Les deux fêtes ne pourraient guère être plus différentes en ampleur. L'une appartient à une nation de 340 millions ; l'autre à un pays d'environ 620 000 — plus petit qu'une seule agglomération de banlieue de Los Angeles. Pourtant, en les mettant côte à côte, vous trouvez deux peuples se racontant des histoires étonnamment similaires, de manières étonnamment différentes.

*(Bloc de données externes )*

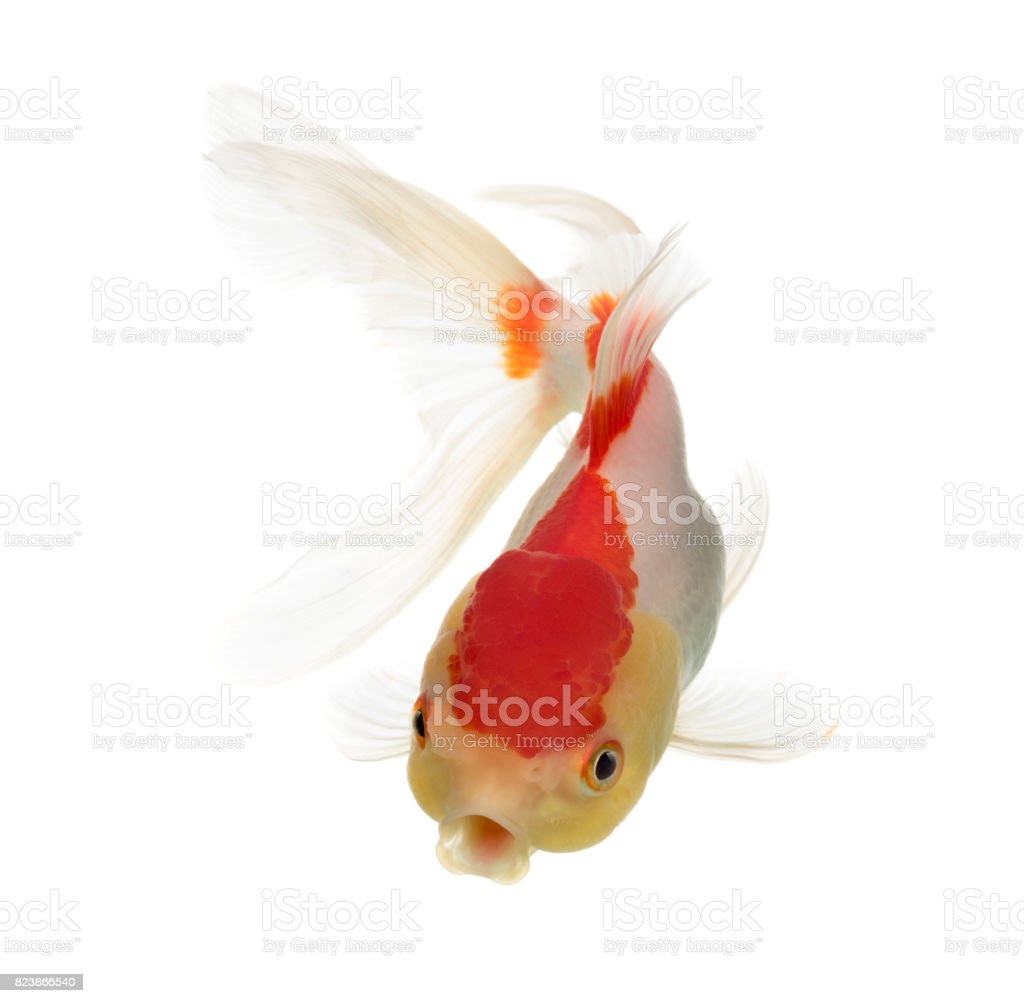 Top view of a lion's head goldfish isolated on white stock photo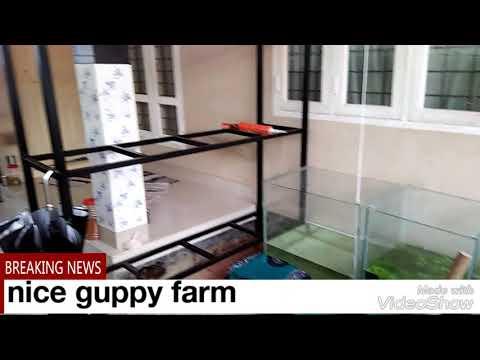 Nice guppy farm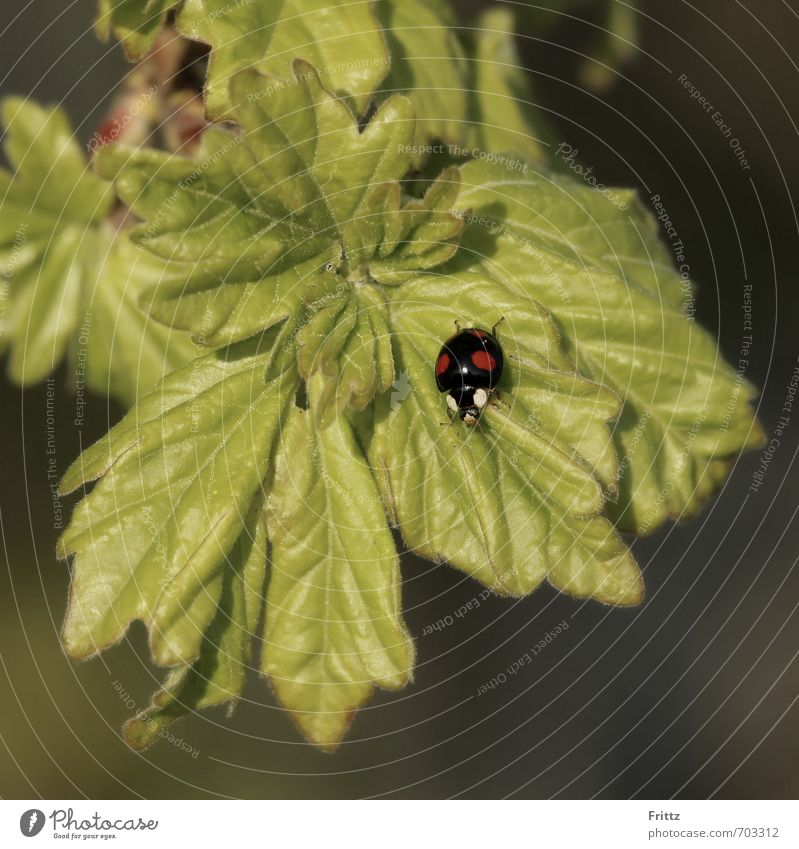...black with red dots ... Nature Plant Animal Leaf Wild plant Wild animal Beetle Ladybird 1 Crawl Small Green Red Black red dotted Colour photo Exterior shot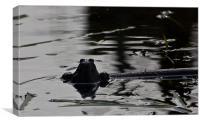 Frog, Canvas Print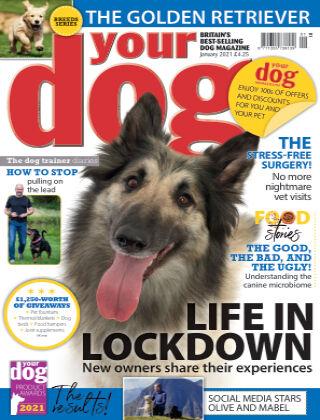 Your Dog Magazine January 2021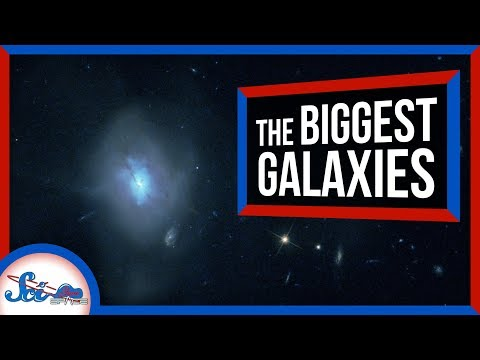 Where Do the Biggest Galaxies Come From?
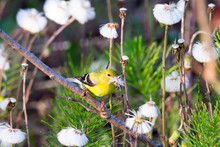 Tiny Female American Goldfinch Seen Perched In Its Vibrant Yellow Spring Plumage With Beak Full Of Coltsfoot Seeds, Quebec City, Quebec, Canada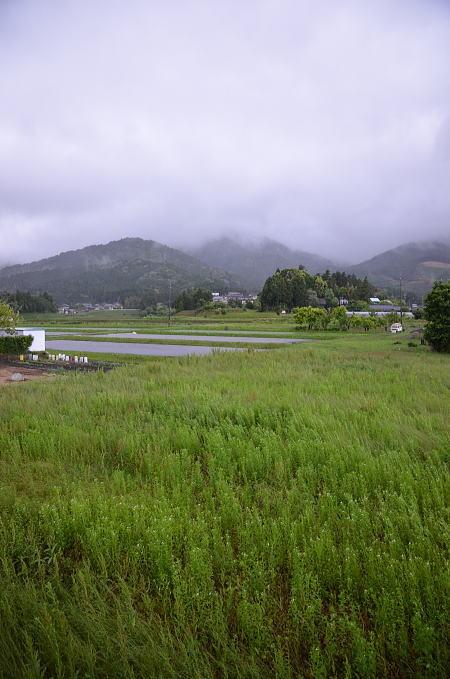 朝から強い雨_a0026295_1622221.jpg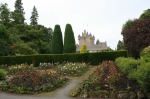 scot - cawdor new rose beds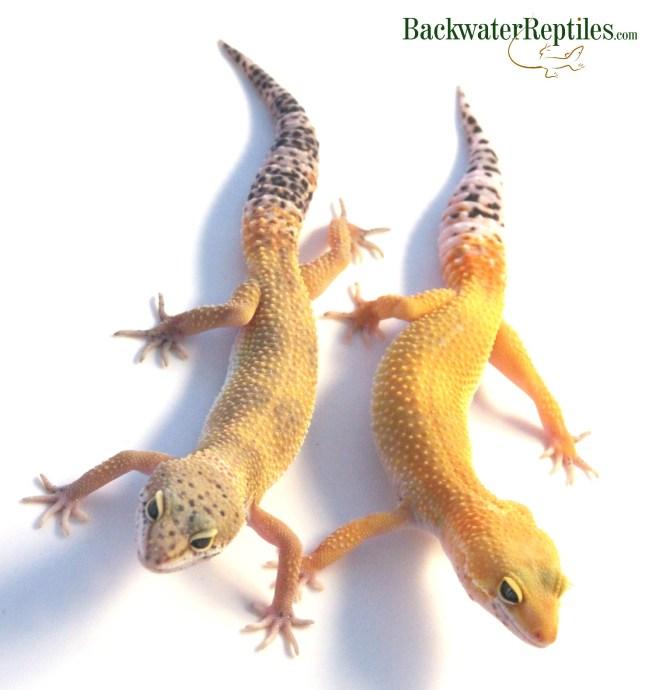 gecko shed comparison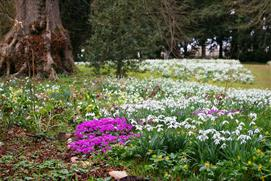 Snowdrop Weekends - Colesbourne Park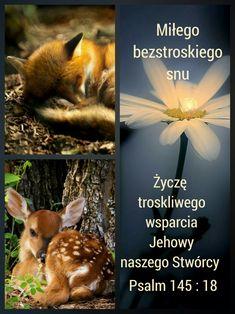 Psalm 145, Animals, Bible, Animales, Animaux, Animal, Animais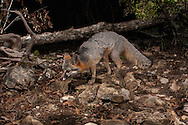 Gray Fox (Urocyon cinereoargenteus)<br /> TEXAS: Travis Co.<br /> Austin<br /> 12-Feb-2015<br /> J.C. Abbott &amp; K.K. Abbott<br /> photographed with trap camera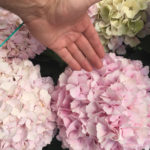 HBA STARTS NEW TRIAL SITE OF CUT FLOWER HYDRANGEAS IN COLOMBIA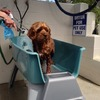 Pet Friendly with Doggie Spa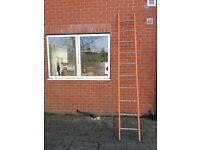 Ladders, Heavy Duty, 3metres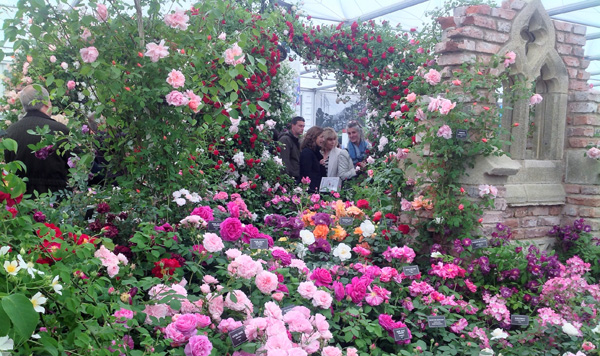 Rose display in the Pavilion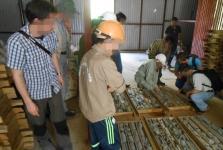베트남, 전략 광물 희토류 기술 개발 연구 첫 개시.., 정부 차원 관리 강화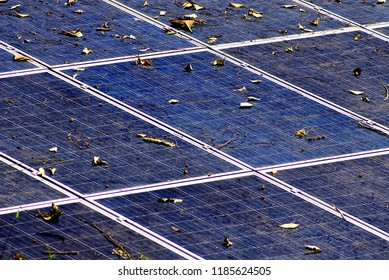 Dried small leaves fall down on the old and dirty solar cell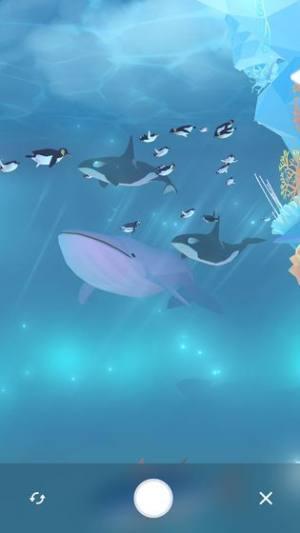 金多多水族馆红包版图3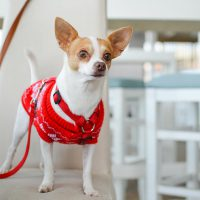 8 Amazing Facts about Chihuahua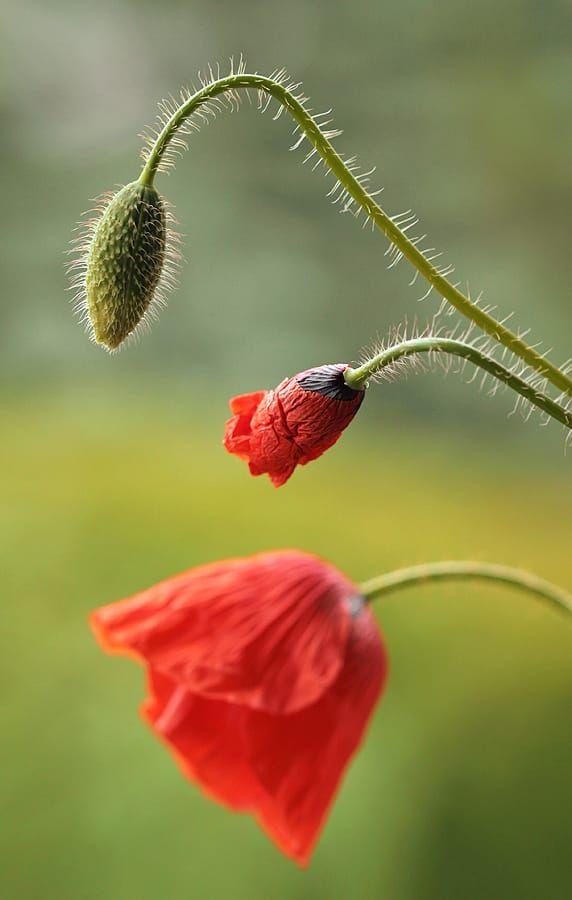 Poppy by Kasia MYCATHERINA Pietraszko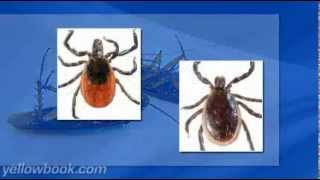Termites, Bed Bugs, Rodents, and Pest Control with A-1 Exterminators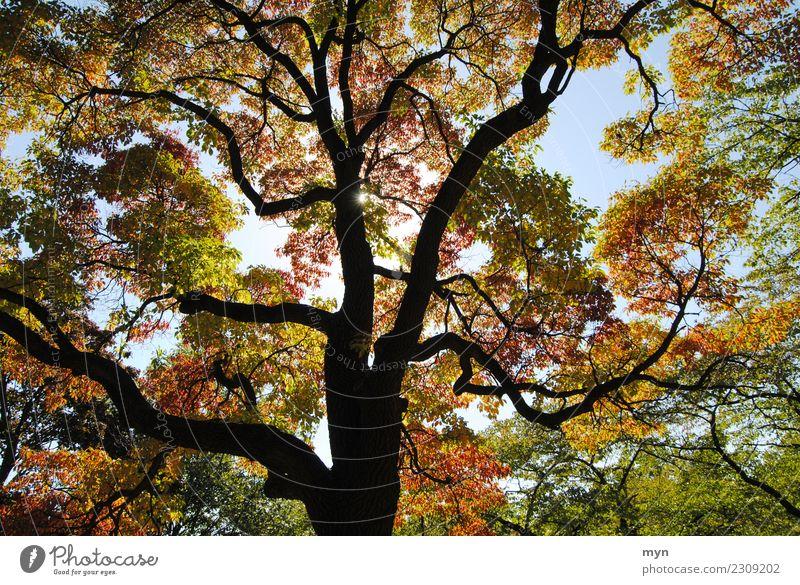 Kanadischer Herbst II Umwelt Natur Pflanze Sonne Sonnenlicht Baum Blatt Grünpflanze Park Wald Urwald Holz leuchten ästhetisch Vergänglichkeit mehrfarbig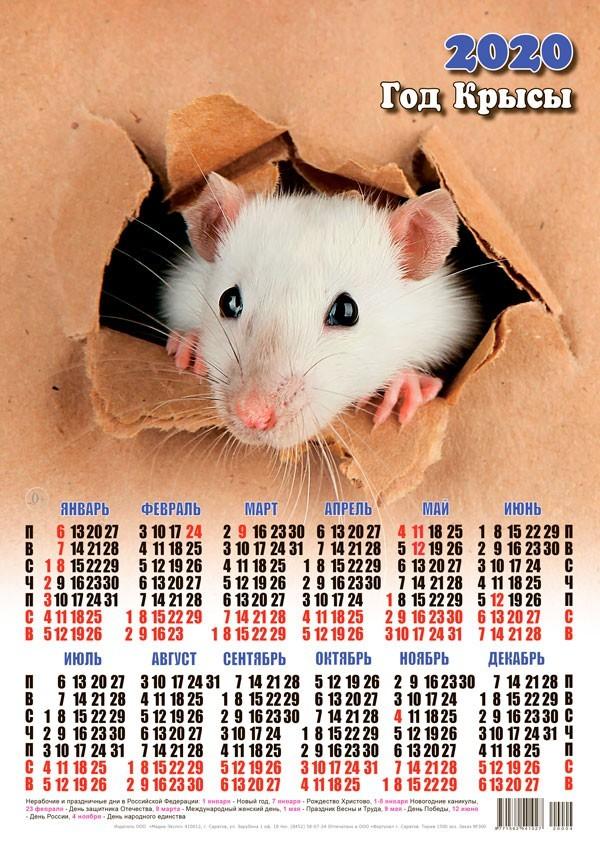 крыса фото 7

Une fête d'anniversaire 250 ans en préparation
Cette année, le 4 juillet n'est pas un autre 4 juillet. Le 4 juillet 2026 marque le Semiquincentennial — 250 ans depuis la Déclaration d'indépendance — et l'Amérique a organisé la plus grande célébration coordonnée de son histoire. Soixante navires de trente pays ont rempli le port de New York pour Sail250, le plus grand rassemblement maritime jamais organisé par les États-Unis. Une « Great American State Fair » a pris le contrôle de la National Mall. Il y a des pièces commémoratives, des spectacles de drones, une chute de boule Times Square en juillet, et même des matchs de Coupe du monde joués sur le sol américain le même jour. Philadelphie a enterré une capsule temporelle prévue pour être ouverte le 4 juillet 2276.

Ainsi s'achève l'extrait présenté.